Statistical Analysis for the Pooled Results

To pool results, we assumed the bounds computed within ALSPAC and MoBa identify the average causal effect in the population of western European mother–child pairs. Here, we assumed that any assumption set that was falsified in either cohort represented a structural violation of the MR conditions in the population of interest and removed the set from further analysis.

Otherwise, for each subset of the SNPs proposed as instruments, we pooled bounds by taking the intersection of bounds calculated in ALSPAC and MoBa. Although it is possible that cohort-specific selection biases were present in only one cohort, or that control for residual population stratification was insufficient in only one of the cohorts, we do not have a strong a priori reason to believe that a source of bias might exist that is completely unique to only one cohort. Therefore, we do not present union bounds.
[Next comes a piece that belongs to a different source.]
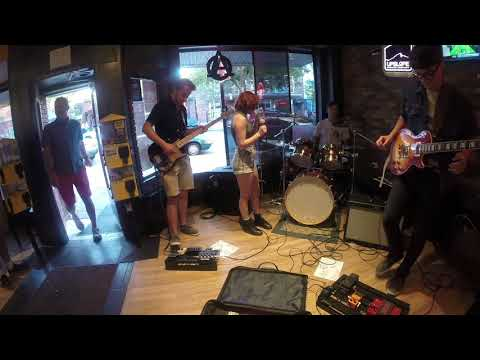 Toy Dinosaur, Illegal Pete's, July 15, 2017 Set Two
All analyses were conducted in R version 3.6.1 (R Foundation for Statistical Computing, Vienna, Austria).

RESULTS

We first consider pooling bounds on the effect of any alcohol consumption compared with no alcohol consumption during pregnancy among European women, proposing single SNPs as instruments. As shown in Table 2, under the assumptions that the SNP in question is a valid instrument in both study populations, and that there is no effect modification by study population, the estimated bounds on the average causal effect will be the intersection of the bounds calculated in each cohort. For example, when rs11940694 is proposed as an instrument, bounds implied the risk difference was between −51 and 43 percentage points in ALSPAC, −11 and 88 percentage points in MoBa, and therefore the pooled bounds imply a risk difference between −11 and 43 percentage points. Notably, because the instrumental inequalities failed to hold for four individual SNPs in MoBa, we have evidence that those SNPs are not valid instruments in at least one cohort (MoBa), and therefore do not meet the assumptions we necessitate for pooling. For every SNP proposed as an instrument individually, the pooled bounds were wide and consistent with maternal alcohol consumption slightly decreasing risk of offspring ADHD, having no effect, or increasing risk of offspring ADHD.

TABLE 2.

Bounds on the Average Causal Effect of Any Alcohol Consumption During Pregnancy on Offspring Attention Deficit-hyperactivity Disorder Symptoms in Each Cohort and Pooled Across Cohorts, Assuming Single Genetic Variants Are Individually Valid Instruments

	ALSPAC		MoBa		Pooled
Proposed Instrument	Lower Bound	Upper Bound	Lower Bound	Upper Bound	Lower Bound	Upper Bound	Key Assumptions for Pooled Bounds
rs11940694	−0.51	0.43	−0.11	0.88	−0.11	0.43	1. rs11940694 is a valid instrument in both studies 2. No effect modification by study population 3. Consistency
rs140280172	−0.47	0.46	NA	NA	NA	NA
rs145452708	−0.47	0.47	−0.03	0.87	−0.03	0.47	1. rs145452708 is a valid instrument in both studies 2. No effect modification by study population 3. Consistency
rs149127347	−0.45	0.47	NA	NA	NA	NA
rs193099203	−0.52	0.32	NA	NA	NA	NA
rs201288331	−0.52	0.17	NA	NA	NA	NA
rs29001570	−0.39	0.46	−0.10	0.87	−0.10	0.46	1. rs29001570 is a valid instrument in both studies 2. No effect modification by study population 3. Consistency
rs3114045	−0.47	0.45	−0.08	0.88	−0.08	0.45	1. rs3114045 is a valid instrument in both studies 2. No effect modification by study population 3. Consistency
rs35081954	−0.52	0.45	−0.10	0.88	−0.10	0.45	1. rs35081954 is a valid instrument in both studies 2. No effect modification by study population 3. Consistency
rs9841829	−0.52	0.41	−0.07	0.87	−0.07	0.41	1. rs9841829 is a valid instrument in both studies 2. No effect modification by study population 3. Consistency
rs9991733	−0.52	0.40	−0.10	0.88	−0.10	0.40	1. rs9991733 is a valid instrument in both studies 2. No effect modification by study population 3. Consistency

Bounds are noted as NA when the Mendelian randomization conditions were falsified within a cohort, and the assumptions for pooling were not met. Within this table, the statement that a SNP is a valid instrument indicates that the SNP is a valid instrument conditional on 10 principal components, not necessarily that the SNP is a marginally valid instrument.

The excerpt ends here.